Health Model
GSLB continuously probes every IP behind a record and drives each one through a quad-state health model. Only healthy states appear in DNS answers, so the model is what makes GSLB answers reflect reality. This page covers the probe configuration, the states and transitions, and how state maps to DNS inclusion.
Probe types
A record's probe object defines its health check. Three probe types are supported:
| Type | What it does | Success criteria |
|---|---|---|
http | HTTP GET to path on port | Response status matches expected_status_codes. |
https | HTTPS GET (TLS) to path on port | As HTTP, plus TLS handshake. Optional skip_ssl_verify for self-signed certs. |
tcp | TCP connect to port | Connection establishes successfully. |
Probe configuration
| Field | Applies to | Notes |
|---|---|---|
type | all | http, https, or tcp. |
port | all | Target port. |
path | http/https | Request path (default /). |
host_header | http/https | Explicit Host header for the probe. |
interval | all | Seconds between probes: one of 10, 20, 30, 60, 90, 120, 180, 300. |
timeout | all | Probe timeout, 0.1–3.0 seconds. |
enabled | all | false pauses probing without deleting the config. |
warning_threshold | all | Consecutive failures before warning. |
critical_threshold | all | Consecutive failures before critical. |
passing_threshold | all | Consecutive successes required to fully recover (default 1, max 10). Values > 1 enable the anti-flapping recovery state. |
expected_status_codes | http/https | Accepted status ranges, e.g. ["200-299", "301"]. Default ["200-399"]. |
follow_redirects | http/https | Follow HTTP redirects (default true). |
skip_ssl_verify | https | Skip TLS certificate verification (default false). |
Pausing a probe (enabled: false) keeps the configuration and the last known health state but stops issuing checks — useful for planned maintenance where you don't want probe noise. To stop checking and drop the config entirely, send probe: null on a record update.
Health states
Each IP is always in exactly one of four states:
| State | Meaning | In DNS answers? |
|---|---|---|
passing | Healthy — no consecutive failures. | ✅ Yes |
warning | Degraded — failing but not yet evicted. Probed more aggressively. | ✅ Yes |
critical | Unhealthy — evicted from DNS. Circuit breaker active. | ❌ No |
recovery | Coming back — succeeding again but held until stable (only when passing_threshold > 1). | ❌ No |
The rule that matters for traffic: passing and warning IPs are served; critical and recovery IPs are excluded. warning is deliberately still served — it is an early-warning signal, not an eviction. Eviction happens only at critical.
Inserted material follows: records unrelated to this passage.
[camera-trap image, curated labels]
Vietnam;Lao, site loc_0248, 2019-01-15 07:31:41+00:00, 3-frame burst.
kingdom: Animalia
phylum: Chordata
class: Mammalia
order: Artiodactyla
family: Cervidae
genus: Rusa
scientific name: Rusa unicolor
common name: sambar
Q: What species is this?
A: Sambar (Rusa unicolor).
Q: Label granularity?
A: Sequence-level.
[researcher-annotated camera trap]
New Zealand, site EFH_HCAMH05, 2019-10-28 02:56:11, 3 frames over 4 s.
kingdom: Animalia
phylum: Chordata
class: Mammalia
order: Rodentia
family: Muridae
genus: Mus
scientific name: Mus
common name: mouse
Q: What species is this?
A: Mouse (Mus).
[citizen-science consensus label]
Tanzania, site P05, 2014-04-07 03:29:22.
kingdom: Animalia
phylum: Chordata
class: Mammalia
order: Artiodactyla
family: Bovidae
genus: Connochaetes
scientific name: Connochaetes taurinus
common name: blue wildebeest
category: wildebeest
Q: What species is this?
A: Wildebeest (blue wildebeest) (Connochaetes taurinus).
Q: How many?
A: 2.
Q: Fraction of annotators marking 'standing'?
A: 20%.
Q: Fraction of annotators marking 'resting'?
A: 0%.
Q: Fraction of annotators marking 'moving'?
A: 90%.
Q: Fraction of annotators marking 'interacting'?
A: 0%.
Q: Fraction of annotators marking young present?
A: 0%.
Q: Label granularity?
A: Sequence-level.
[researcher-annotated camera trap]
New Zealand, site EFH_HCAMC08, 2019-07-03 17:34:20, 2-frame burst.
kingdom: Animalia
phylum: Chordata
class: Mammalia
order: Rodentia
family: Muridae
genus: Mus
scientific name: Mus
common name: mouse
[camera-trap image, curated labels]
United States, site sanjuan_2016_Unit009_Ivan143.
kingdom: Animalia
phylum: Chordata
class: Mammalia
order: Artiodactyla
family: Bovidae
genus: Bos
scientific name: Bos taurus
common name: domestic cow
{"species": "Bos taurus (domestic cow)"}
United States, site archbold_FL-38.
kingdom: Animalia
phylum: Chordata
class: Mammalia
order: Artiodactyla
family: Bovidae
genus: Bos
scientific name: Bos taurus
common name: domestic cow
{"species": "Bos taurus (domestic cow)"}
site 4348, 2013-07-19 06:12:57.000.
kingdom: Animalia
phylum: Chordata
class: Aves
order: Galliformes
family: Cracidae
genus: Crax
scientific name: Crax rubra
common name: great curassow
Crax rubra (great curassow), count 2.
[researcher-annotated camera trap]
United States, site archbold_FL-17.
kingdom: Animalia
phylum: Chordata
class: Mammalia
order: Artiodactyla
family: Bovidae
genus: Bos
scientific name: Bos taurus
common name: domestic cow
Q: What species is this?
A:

At a glance — probe results walk each IP through the four states, and only two are served in DNS:
State transitions
Failure path
passing ──(failures ≥ warning_threshold)──► warning ──(failures ≥ critical_threshold)──► critical
Consecutive probe failures walk an IP down: passing → warning once failures reach warning_threshold, then warning → critical once they reach critical_threshold.
Recovery path
Recovery depends on passing_threshold:
Default (passing_threshold = 1) — direct recovery. A single successful probe returns a warning or critical IP straight to passing.
Anti-flapping mode (passing_threshold > 1) — recovery is gated through the recovery state:
critical/warning ──(first success)──► recovery ──(passing_threshold consecutive successes)──► passing
▲ │
└──────────(any failure)───────────┘
A recovering IP must string together passing_threshold consecutive successes before it is trusted back into DNS. A single failure during recovery drops it back to critical and resets the recovery counter. This prevents an unstable endpoint from flapping in and out of rotation.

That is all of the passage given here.